細居から得意気にそう言われた時高橋は青ざめた。高橋はすぐに岩佐のところへ行くと軽口を叩いたことへの謝罪と今後自分の態度を改めること、そして自分が態度は別として常に全力であらゆる任務に当たっていることを改めて説明した。だが岩佐はその時は何も言わなかった。高橋は岩佐がそのことを気にしているのではないか? と思ったのである。すると吉村は笑顔でこう返した。

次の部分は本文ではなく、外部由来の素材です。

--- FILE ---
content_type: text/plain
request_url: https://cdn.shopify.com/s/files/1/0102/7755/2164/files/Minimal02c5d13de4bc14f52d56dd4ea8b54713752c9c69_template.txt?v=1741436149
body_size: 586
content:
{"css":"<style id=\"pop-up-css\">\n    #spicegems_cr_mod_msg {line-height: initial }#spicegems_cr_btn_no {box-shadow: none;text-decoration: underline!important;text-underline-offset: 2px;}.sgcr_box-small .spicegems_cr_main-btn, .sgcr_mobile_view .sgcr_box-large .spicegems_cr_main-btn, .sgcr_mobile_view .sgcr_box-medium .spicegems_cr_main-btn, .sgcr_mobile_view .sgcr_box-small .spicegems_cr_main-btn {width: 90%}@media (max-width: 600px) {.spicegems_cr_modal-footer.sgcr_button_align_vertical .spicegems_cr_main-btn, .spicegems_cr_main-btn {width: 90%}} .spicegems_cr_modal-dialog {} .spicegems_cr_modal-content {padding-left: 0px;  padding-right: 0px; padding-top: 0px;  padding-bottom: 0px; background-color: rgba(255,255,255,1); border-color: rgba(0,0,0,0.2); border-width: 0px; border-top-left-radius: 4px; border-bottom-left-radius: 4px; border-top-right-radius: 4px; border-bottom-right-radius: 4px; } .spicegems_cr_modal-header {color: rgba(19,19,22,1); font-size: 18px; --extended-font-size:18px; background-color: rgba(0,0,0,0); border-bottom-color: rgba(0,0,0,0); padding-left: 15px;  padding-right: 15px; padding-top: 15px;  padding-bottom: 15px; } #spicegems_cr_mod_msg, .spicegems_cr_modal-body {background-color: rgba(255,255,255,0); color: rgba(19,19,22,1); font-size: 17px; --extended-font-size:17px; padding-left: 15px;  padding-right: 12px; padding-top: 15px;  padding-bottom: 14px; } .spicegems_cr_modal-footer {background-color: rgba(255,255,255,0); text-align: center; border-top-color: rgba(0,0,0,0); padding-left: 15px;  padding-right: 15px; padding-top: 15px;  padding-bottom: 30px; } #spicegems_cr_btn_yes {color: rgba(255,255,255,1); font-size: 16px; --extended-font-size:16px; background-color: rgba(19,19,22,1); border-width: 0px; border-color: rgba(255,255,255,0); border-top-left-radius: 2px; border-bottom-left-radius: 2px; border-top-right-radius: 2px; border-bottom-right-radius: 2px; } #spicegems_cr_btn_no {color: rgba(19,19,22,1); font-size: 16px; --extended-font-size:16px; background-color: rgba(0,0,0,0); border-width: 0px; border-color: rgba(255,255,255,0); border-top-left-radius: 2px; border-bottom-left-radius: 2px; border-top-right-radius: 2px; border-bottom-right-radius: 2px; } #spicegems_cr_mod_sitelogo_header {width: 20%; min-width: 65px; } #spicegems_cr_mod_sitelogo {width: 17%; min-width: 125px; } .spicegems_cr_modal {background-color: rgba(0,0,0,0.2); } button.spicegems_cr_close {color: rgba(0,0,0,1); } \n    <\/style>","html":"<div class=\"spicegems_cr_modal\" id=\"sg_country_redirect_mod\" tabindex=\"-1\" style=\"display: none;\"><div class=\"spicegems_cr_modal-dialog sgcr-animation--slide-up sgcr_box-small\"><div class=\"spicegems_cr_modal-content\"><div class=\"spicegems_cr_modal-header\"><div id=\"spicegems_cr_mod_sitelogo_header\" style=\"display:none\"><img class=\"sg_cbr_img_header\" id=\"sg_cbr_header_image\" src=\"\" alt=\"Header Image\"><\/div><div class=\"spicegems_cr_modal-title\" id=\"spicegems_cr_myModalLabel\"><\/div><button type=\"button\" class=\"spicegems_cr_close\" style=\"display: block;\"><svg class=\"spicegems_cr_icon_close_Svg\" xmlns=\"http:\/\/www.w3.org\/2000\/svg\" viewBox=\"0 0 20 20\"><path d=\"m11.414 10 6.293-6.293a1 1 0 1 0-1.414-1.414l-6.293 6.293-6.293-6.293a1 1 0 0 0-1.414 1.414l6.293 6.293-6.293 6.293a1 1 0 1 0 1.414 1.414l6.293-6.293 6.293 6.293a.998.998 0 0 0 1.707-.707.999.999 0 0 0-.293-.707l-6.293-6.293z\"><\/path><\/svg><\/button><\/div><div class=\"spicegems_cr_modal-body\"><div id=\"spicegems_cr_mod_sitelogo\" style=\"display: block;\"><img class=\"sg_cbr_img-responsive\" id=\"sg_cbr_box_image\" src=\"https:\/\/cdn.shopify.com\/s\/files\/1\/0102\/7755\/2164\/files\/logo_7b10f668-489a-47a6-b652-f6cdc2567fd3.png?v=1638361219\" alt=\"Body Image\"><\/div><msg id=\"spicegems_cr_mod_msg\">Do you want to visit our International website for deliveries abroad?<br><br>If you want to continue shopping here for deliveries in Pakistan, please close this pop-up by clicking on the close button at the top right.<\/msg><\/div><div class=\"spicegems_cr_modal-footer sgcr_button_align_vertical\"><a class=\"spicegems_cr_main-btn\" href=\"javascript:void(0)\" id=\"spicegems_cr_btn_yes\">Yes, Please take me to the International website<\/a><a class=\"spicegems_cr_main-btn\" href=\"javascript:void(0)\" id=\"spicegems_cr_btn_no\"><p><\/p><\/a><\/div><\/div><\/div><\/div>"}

「あの人はそんなに小さい人じゃないぜ。お前にやる気があることは分かってくれている筈さ」

「……だと良いが」

「気にするなよ、今日も頑張ろうぜ」


そう笑って高橋の肩をポンと叩く吉村を見ていると高橋はいつの間にか笑顔になっていた。


「そうだな」

「そうさ、じゃあな」

「あぁ」


その後二人は握手をして別れた。菅谷丸の甲板の上に出ると強い風が吹き潮の匂いに満ちている。ほんのりと月明りが照らす甲板の上を髙橋は愛機へと急いだ。髙橋が乗る予定の零式観測機は既に船上のカタパルトの上に載せられている。高橋は一番機に乗り込んだ。するとすぐに岩佐も後部座席に乗り込んできた。一番機の機長は階級が上である岩佐である。一番機の発動機は既に整備員によって始動されていた。プロペラの音が煩くて機上では普通に会話は出来ない。機内の通話装置を耳と口に当てて会話を行う。


「発動機の出力を最大にしろ。一番機、すぐに出るぞ」

「了解です」


プロペラの回転数が上がり更に音が大きくなる。いよいよ出撃だ。この瞬間はいつでも緊張する。高橋の頬を汗が伝って落ちた。


「準備完了です」

「発艦! 」


岩佐がそう言って艦上の作業員に合図をすると二人の零式観測機はカタパルトから射出された。高橋は衝撃で座席に押し付けられる。数秒の後、二人は真っ暗な海の上に飛び出していた。髙橋は失速しないように上手く乗機を操りつつ高度を徐々に上げた。


「針路百七十度、変針」

「了解」

「高度を三千mまで上げよ」


岩佐の指示に従い機体の向きと高度を変え高橋は飛んだ。今宵は雲一つないようで頭上には満天の星空と月が浮かんでいる。日本で見るのとは違う、南海の美しい夜空が高橋は好きであった。


「よし! 今夜もやってやる! 」


高橋はそう叫ぶと操縦桿から両手を話し自分の両頬をパチンと叩いた。


「……そして生きて帰る」


その言葉だけは髙橋は心の中で呟いていた。